It’s a miracle any movie gets made. Between funding, rewrites, miscasting, bad test screening, or terrible marketing, there are a billion ways a movie can fail. And even if a movie comes out, there’s no guarantee it lasts more than the month or two in theaters. Precious are the movies that endure long after their initial box office run. Cult classics, after all, thrive on people finding them over time. But even they were lightning in a bottle. Take 1982’s Fast Times at Ridgemont High for example. That movie for a lot of people is the quintessential ’80s teen comedy. But, as director Amy Heckerling explains in the below clip from the documentary Time Warp, she might not have gotten the movie.
That’s right, according to Heckerling, the producers had initially approached David Lynch to direct Fast Times. David Lynch. Fast Times. For some context, in 1982, Lynch had only directed two movies. So what exactly about Eraserhead and The Elephant Man did producers see that made them say “there’s a savvy teen sex comedy in here”? I can’t even fathom this. Of course, in retrospect, can you imagine Ridgemont High like Twin Peaks? That would have been something.

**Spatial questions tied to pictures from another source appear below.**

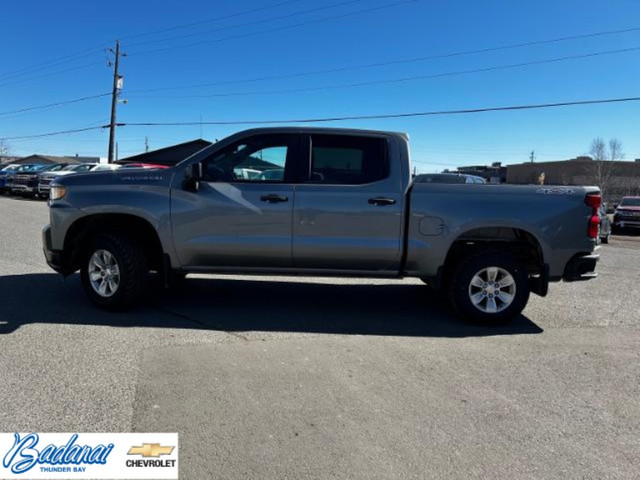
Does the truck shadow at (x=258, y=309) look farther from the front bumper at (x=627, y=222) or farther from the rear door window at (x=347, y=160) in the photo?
the front bumper at (x=627, y=222)

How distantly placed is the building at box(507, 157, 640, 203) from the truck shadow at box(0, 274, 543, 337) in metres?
60.8

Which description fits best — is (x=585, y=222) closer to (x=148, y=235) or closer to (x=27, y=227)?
(x=148, y=235)

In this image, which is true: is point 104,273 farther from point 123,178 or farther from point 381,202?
point 381,202

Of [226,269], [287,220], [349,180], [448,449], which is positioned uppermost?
[349,180]

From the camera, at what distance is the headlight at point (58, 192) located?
5422 millimetres

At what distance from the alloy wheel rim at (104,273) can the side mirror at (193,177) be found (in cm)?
114

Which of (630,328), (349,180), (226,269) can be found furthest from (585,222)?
(226,269)

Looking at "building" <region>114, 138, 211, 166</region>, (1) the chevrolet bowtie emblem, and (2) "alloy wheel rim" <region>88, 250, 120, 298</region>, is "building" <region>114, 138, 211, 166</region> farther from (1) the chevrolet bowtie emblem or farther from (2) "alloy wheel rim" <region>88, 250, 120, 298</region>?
(1) the chevrolet bowtie emblem

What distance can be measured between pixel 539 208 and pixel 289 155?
275 centimetres

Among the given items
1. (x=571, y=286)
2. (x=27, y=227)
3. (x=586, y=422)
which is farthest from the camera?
(x=27, y=227)

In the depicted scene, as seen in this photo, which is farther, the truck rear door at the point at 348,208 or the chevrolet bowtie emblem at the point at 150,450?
the truck rear door at the point at 348,208

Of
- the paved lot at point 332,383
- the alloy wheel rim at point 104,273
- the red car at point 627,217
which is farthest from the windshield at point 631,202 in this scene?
the alloy wheel rim at point 104,273

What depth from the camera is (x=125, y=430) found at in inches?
117

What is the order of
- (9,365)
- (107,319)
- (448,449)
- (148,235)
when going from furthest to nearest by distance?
(148,235), (107,319), (9,365), (448,449)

But, the version of Fast Times at Ridgemont High we got is the one we love, and we’re very happy Amy Heckerling directed it. Wouldn’t be the same film otherwise. And that’s just one of dozens of movies featured in Time Warp: The Greatest Cult Films of All Time: Vol. 3 – Comedy and Camp.
I was lucky enough to get to take part in this three-part documentary series, this last part of which hits VOD Tuesday, June 23. The first part focused on Midnight Movies, and the second part was all about sci-fi and horror. For comedy and camp, the documentary takes a look at movies like Office Space, Napoleon Dynamite, Clerks, Showgirls, The Room, and The Warriors (which is neither comedy nor camp, it must be said).
If you particularly want to see me, check out me gushing about Monty Python and the Holy Grail intercut with John Cleese talking about how much he doesn’t like it. To each their own.
All three volumes are now available on digital and on-demand as of June 23. No better time to catch up!